##### Document segment
Climate Migration Frightens… Climate Poverty Is Frightening!

Yves here. The title comes directly from VoxEU, and I can’t recall anything before there that might be deemed “clickbait-y”. However, as we’ve pointed out from time to time, starting in the early 2000s, the Pentagon believed that large-scale, destabilizing, climate-change induced migrations were coming and has been considering the implications.

Note that the US military (at least based on the accounts I’ve read of their earlier work; they may have changed or refined their position) seemed most concerned about cross border migration, with “What happens to Bangladesh?” as a case study. However, this analysis suggests most migrations will be internal…which can still be plenty destabilizing.

By Michał Burzyński, Researcher, Luxembourg Institute of Socio-Economic Research, Christoph Deuster, United Nations Population Division, Frédéric Docquier, Professor of Economics, Universite Catholique de Louvain and Jaime de Melo, Senior Fellow, FERDI; Emeritus professor, University of Geneva. Originally published at VoxEU

There has been much discourse on how long-term climate change will affect human mobility over the course of the 21st century. This column estimates the long-term welfare and mobility responses to climate change. Depending on the scenario, climate change will force between 210 and 320 million people to move, mostly within their own countries. Massive international flows of climate refugees are unlikely, except under generalised and persistent conflicts. The poorest economies will be hardest hit, thus increasing global inequality and extreme poverty.

Over the 21st century, climate change will manifest itself through anthropogenic temperature changes, sea-level rise, and increased frequency/intensity of extreme weather events and natural disasters. Damages from climate change are expected to vary across and within countries according to proximity of seas and oceans, land topology, industry structure, and initial temperature levels. Developing countries that have contributed the least to climate change will be the most adversely affected, and migratory pressures – both internal and international – will presumably be strongest in the poorest countries of the world (Dell et al. 2014).

Modelling and predicting migration responses to long-term climate change is a challenging task. Beyond uncertainty about expected climate change, climate variables closely interact with other economic and political drivers of migration. In addition, mobility decisions are context-specific and are influenced by many factors that vary across regions and countries – such as country size, level of economic development, political situation, migrants’ networks, or cultural characteristics.
##########
##### Excerpted records
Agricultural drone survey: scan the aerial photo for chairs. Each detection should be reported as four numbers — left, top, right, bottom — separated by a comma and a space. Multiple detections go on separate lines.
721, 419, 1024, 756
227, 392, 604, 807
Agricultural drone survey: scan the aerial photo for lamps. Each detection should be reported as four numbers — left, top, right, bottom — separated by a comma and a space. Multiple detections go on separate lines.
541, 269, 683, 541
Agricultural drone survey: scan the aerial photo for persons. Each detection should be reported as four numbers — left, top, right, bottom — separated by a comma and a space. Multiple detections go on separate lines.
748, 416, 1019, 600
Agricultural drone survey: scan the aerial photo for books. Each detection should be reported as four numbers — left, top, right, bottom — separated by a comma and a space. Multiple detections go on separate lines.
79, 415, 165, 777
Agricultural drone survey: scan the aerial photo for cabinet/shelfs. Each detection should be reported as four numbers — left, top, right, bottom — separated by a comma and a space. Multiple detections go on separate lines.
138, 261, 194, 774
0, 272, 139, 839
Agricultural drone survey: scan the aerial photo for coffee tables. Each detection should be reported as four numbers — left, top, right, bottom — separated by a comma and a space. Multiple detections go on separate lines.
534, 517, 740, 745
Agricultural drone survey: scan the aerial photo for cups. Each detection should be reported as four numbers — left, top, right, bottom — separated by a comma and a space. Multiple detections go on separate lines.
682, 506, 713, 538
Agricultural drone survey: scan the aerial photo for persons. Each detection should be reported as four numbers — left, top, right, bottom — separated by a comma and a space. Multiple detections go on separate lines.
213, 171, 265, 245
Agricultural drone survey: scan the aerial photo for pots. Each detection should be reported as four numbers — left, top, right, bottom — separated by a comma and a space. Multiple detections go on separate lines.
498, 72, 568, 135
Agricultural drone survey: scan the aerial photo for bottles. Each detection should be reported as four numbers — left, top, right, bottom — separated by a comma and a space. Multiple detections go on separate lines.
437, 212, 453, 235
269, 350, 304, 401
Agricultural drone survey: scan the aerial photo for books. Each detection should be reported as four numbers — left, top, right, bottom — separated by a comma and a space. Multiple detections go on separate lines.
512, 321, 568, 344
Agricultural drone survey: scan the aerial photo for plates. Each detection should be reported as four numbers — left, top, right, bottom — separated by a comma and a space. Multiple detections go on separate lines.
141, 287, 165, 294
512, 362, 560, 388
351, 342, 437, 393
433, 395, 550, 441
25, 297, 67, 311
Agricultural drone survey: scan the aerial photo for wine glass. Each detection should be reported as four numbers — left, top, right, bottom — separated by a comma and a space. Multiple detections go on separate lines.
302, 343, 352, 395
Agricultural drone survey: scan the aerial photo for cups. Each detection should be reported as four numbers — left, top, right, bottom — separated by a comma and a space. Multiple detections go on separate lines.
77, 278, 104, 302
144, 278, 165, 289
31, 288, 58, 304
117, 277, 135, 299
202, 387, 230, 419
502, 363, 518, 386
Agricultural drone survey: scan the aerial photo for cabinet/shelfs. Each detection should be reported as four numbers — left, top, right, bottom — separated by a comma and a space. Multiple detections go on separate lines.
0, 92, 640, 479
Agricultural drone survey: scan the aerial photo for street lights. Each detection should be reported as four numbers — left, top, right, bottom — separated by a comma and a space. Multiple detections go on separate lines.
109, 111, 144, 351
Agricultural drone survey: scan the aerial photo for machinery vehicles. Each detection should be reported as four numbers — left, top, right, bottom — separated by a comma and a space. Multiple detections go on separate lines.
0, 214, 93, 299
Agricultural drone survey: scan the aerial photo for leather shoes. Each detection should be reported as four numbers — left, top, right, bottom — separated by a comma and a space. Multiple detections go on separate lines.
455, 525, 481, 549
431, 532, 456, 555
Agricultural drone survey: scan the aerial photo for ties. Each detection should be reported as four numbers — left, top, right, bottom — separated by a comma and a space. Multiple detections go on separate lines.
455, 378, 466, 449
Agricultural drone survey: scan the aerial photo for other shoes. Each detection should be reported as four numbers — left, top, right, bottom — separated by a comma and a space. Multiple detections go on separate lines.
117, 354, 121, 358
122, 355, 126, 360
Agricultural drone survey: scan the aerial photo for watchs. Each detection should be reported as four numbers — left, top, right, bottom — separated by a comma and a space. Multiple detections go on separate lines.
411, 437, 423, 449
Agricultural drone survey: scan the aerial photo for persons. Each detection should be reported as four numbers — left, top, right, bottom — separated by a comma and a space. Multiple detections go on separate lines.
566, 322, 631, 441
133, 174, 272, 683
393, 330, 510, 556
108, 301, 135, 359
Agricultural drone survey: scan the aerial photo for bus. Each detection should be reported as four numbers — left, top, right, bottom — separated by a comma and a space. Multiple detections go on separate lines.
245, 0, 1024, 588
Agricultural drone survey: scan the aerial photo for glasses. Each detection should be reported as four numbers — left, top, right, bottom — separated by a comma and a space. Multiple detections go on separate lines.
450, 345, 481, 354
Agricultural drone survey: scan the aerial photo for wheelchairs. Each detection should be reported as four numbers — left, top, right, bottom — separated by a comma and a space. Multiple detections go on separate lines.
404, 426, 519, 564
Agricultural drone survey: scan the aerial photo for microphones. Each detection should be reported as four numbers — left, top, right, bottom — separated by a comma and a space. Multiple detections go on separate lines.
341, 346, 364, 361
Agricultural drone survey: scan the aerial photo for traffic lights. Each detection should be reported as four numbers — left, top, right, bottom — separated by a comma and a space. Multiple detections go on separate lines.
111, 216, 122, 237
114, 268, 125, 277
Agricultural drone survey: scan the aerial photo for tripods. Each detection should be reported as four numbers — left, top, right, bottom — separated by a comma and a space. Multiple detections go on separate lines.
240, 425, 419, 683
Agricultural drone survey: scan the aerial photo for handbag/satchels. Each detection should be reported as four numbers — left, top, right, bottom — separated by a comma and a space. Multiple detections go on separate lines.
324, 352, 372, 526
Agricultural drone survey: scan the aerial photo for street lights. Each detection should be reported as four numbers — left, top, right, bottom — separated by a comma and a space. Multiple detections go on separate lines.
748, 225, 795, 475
##########
(Set exercise A): In the climate migration article, how many people does climate change force to move?
(Set exercise B): Please reproduce the stretch of the climate migration article from "Yves here. The" through "considering the implications.".
(Set exercise C): Carry on writing the climate migration article from the point where it stops.

(Expected answer A): Depending on the scenario, between 210 and 320 million people, mostly within their own countries.

(Expected answer B):
Yves here. The title comes directly from VoxEU, and I can’t recall anything before there that might be deemed “clickbait-y”. However, as we’ve pointed out from time to time, starting in the early 2000s, the Pentagon believed that large-scale, destabilizing, climate-change induced migrations were coming and has been considering the implications.

(Expected answer C):
And last but not least, the predicted effects of climate change have barely started to materialise. Existing literature has mostly looked at the mobility responses to fast-onset climate shocks, like weather anomalies, storms, hurricanes, torrential rains, floods, landslides, and so on. Because slow-onset climate effects like global warming, desertification and sea-level rise have only started, evidence on their implications for long-term migration is much more controversial.

In a recent paper (Burzynski et al. 2019), we investigate the long-term effects of climate change on intra-regional (rural or urban), inter-regional (rural to urban), and international migration, as well as on global inequality and extreme poverty. We carry out simulations for virtually all developing countries and the OECD countries. South–South migration – often between contiguous countries affected by similar long-term climate trends – is ignored.

Modelling Direct and Indirect Effects of Climate Change

Instead of extrapolating empirical estimates of reduced-form migration responses to weather shocks, we use a structural model of the world economy that formalises the income and mobility responses to climate-related changes in space liveability, and economic and health variables. The model distinguishes between forced displacement and voluntary migration. It accounts for the interplay between different forms of migration at various spatial scales, as well as for the high degree of heterogeneity in migratory behaviour between people of different places of origin (rich versus poor countries, rural versus urban regions, flooded versus unflooded areas), and levels of education.

The model is used to predict the joint effects of changing temperature and sea level on income distribution and individual decisions about fertility, education, and mobility. Mitigation policies are not considered; climate change scenarios are exogenous to human decisions or reflect the outcome of mitigation policies that are not captured in the model.

The parameters of the model – reflecting technological disparities between spatial units as well as all legal and private mobility costs – are calibrated to exactly match international mobility and urbanisation data from the last 30 years. The ‘backcast’ exercises conducted with this type of model demonstrate that it accurately fits past migration trends and generates sensible projections. The calibrated model is simulated over three periods of 30 years each (2010–2040, 2040–2070, and 2070–2100) under three main climate scenarios:

  • Benchmark: Constant temperature and sea level. Most likely unattainable, this scenario serves as a reference for comparisons.
  • Intermediate: +2.1°C in global temperature with +1.1m sea-level rise over the century. This corresponds to the median scenario from the World Bank. The bulk of changes in the sea level is expected to take place during the first half of the century.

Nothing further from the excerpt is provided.